#### Brief descriptive captions:
____
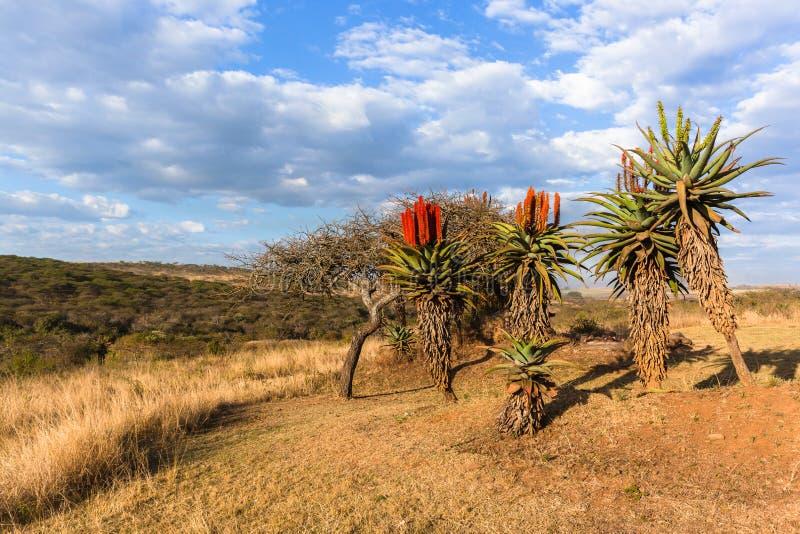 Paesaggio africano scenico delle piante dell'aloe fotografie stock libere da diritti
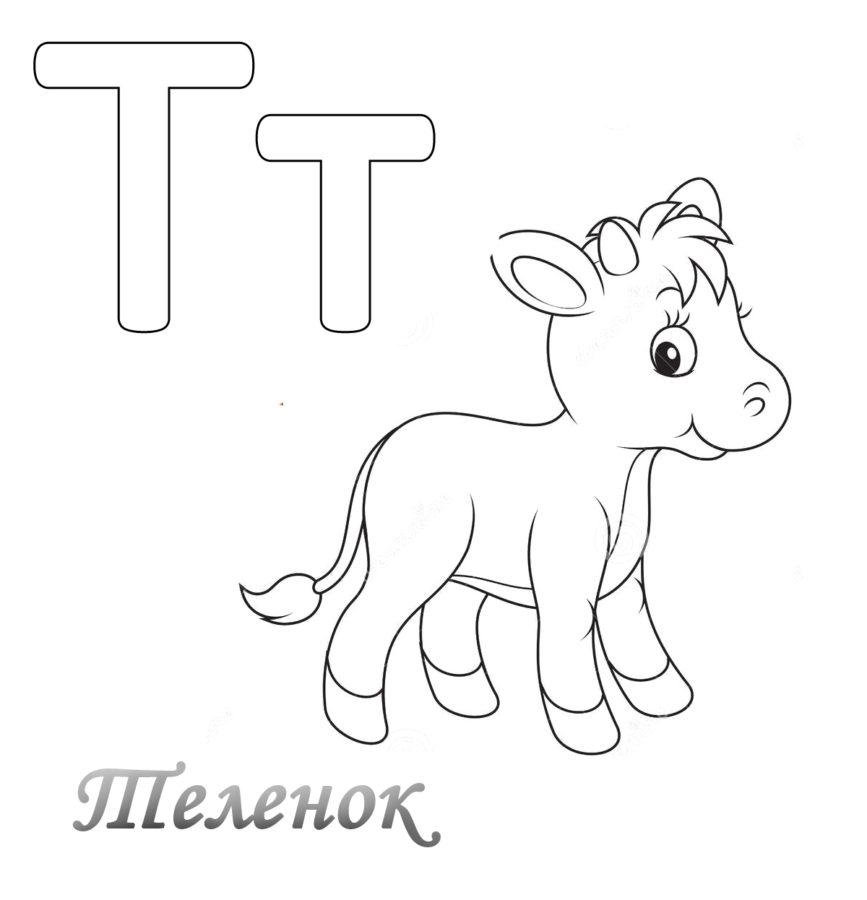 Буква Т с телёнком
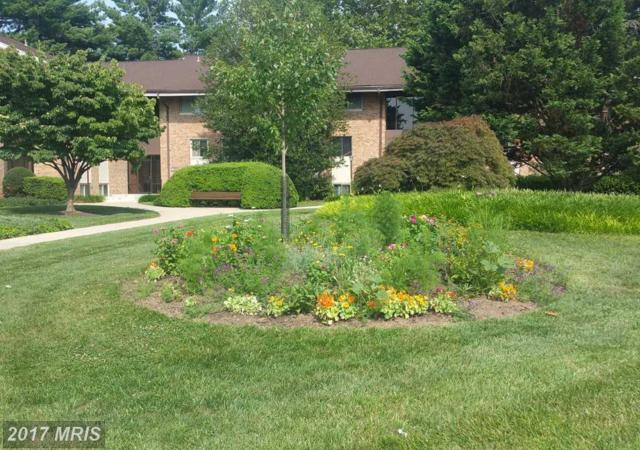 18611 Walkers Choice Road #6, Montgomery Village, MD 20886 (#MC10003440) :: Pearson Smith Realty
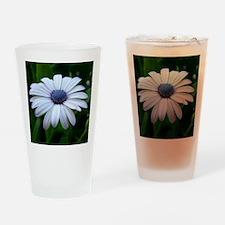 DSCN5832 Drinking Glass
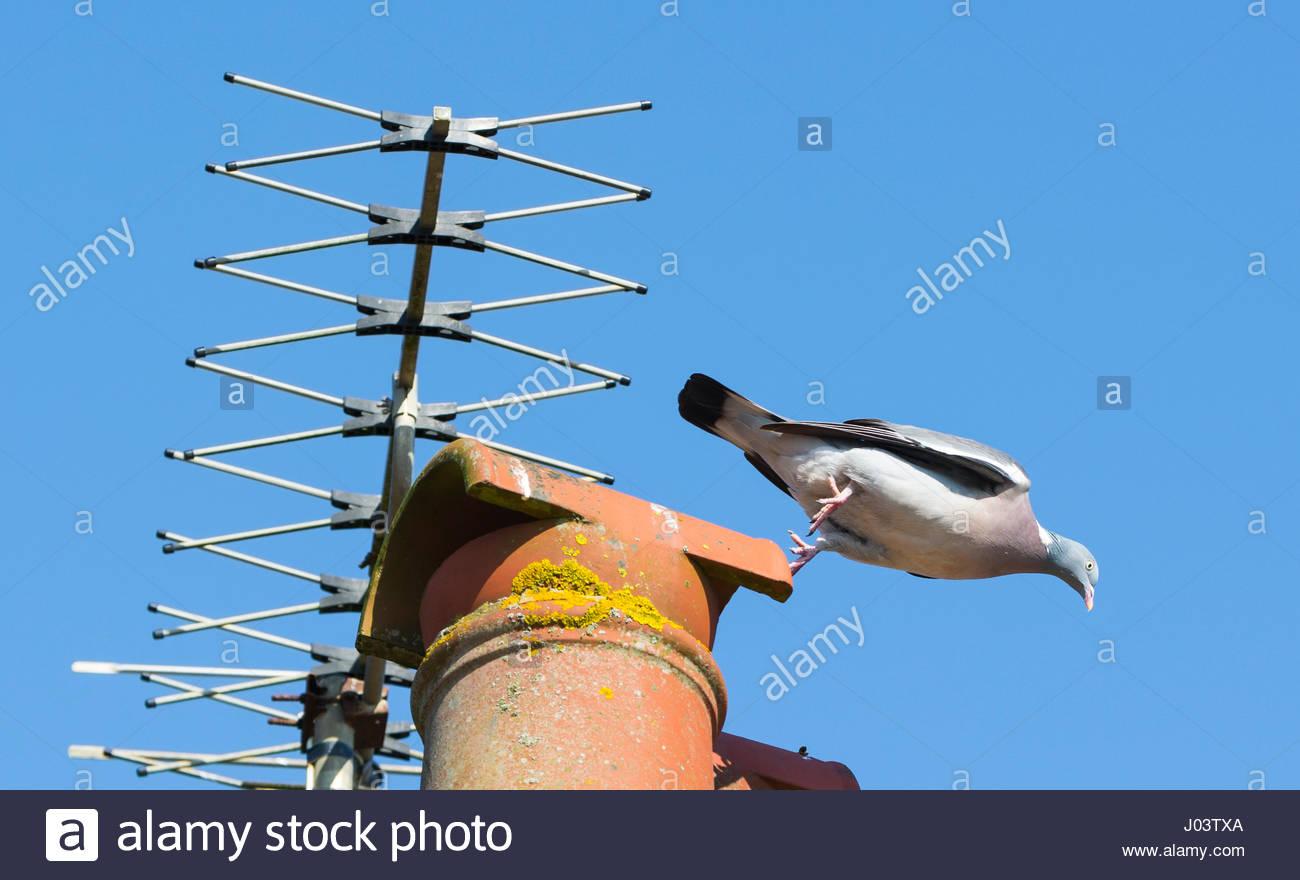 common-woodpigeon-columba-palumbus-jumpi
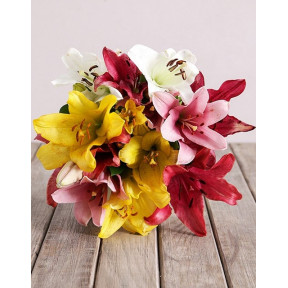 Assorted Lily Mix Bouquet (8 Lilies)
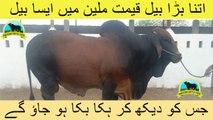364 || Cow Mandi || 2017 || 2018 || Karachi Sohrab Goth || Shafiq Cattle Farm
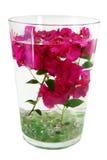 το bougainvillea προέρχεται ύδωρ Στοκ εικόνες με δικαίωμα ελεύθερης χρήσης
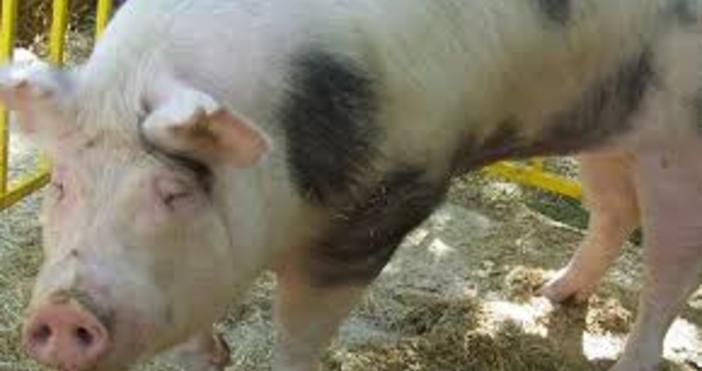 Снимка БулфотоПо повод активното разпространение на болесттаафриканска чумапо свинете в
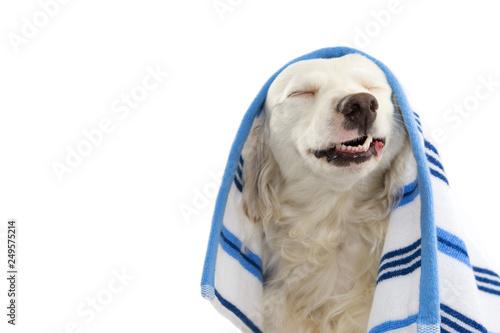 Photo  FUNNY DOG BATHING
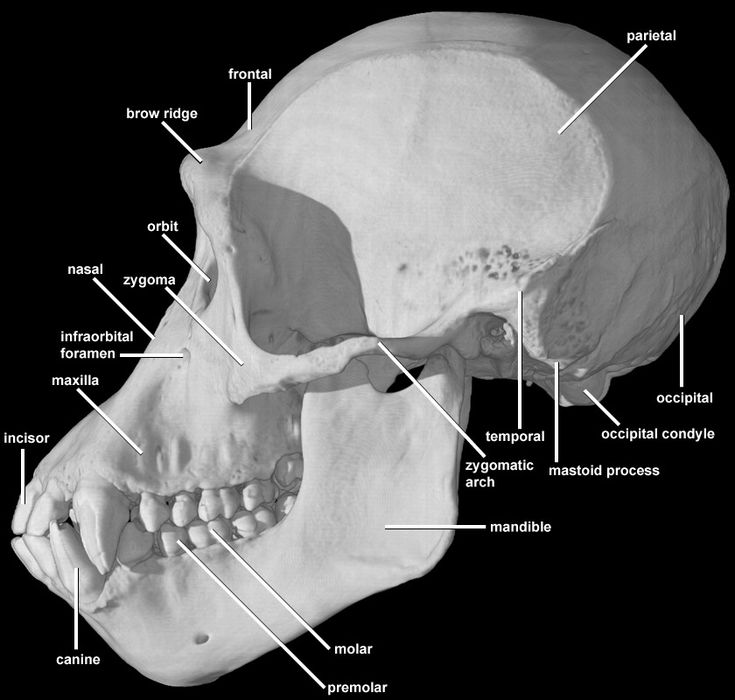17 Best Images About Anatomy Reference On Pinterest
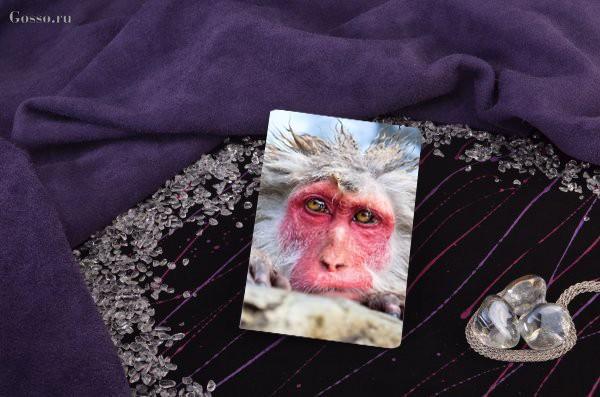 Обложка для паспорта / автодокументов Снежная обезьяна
____
#### Exercise description:
Please write out exactly the lines starting at the one that contains "DSCN5832 Drinking Glass" and ending with the final line of the entries, both ends included. Do not write out any pictures.

#### Answer to this task:
 DSCN5832 Drinking Glass
 common-woodpigeon-columba-palumbus-jumpi
 Assorted Lily Mix Bouquet (8 Lilies)
364 || Cow Mandi || 2017 || 2018 || Karachi Sohrab Goth || Shafiq Cattle Farm
 το bougainvillea προέρχεται ύδωρ Στοκ εικόνες με δικαίωμα ελεύθερης χρήσης
 Снимка БулфотоПо повод активното разпространение на болесттаафриканска чумапо свинете в
 Photo  FUNNY DOG BATHING
17 Best Images About Anatomy Reference On Pinterest
 Обложка для паспорта / автодокументов Снежная обезьяна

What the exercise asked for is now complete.